Dragonwilds’ mod ecosystem is still early, so there aren’t reliable per-mod RAM benchmarks yet. A reasonable rule of thumb: budget an extra 1-2GB above your vanilla estimate if you’re running mods. Watch your memory usage in the Game Control Panel and consider upgrading if you’re consistently above 80%.

Client-side mods, things that only affect what individual players see or how their client renders the game, don’t affect server RAM. The distinction matters: a performance or visual mod that each player installs locally costs the server nothing.

A Note on CPU

RAM is the main variable for Dragonwilds server sizing, but CPU is worth a brief mention. The game is server-driven, meaning world simulation and AI logic run on the server rather than being offloaded to player clients. That makes single-thread CPU performance more relevant here than in some other co-op titles.

WinterNode doesn’t impose CPU limits or thread caps on game servers. Your server uses what it needs, which matters more for a game like Dragonwilds than it would for something with lighter server-side simulation. If you’re running a full 6-player server with active combat and exploration happening simultaneously, that CPU headroom makes a real difference.

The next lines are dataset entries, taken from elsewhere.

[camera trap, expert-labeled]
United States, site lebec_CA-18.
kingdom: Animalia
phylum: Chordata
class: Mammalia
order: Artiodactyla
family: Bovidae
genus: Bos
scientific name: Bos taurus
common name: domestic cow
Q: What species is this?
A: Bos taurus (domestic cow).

All WinterNode game servers are backed by a 48-hour refund policy, so if you start at 5GB and find it’s not the right fit, you’re not locked in. Our support team is available via tickets and Discord if you run into anything while getting your server set up.

Get your RuneScape: Dragonwilds server →

Frequently Asked Questions

Jagex's official formula is 2GB base plus 1GB per player. A full 6-player server needs at least 8GB. WinterNode recommends 5GB as a practical starting point for small groups.

3GB covers a 1-player server at the minimum. For two or more players, you'll want at least 4-5GB to avoid running into memory pressure.

Yes. As your world is explored and more chunks are generated, the save file grows and the server holds more data in memory. Older, well-explored worlds use more RAM than fresh ones.

Yes. Mods that add entities, items, or world-generation complexity increase memory usage. Budget extra RAM if you're running a modded server.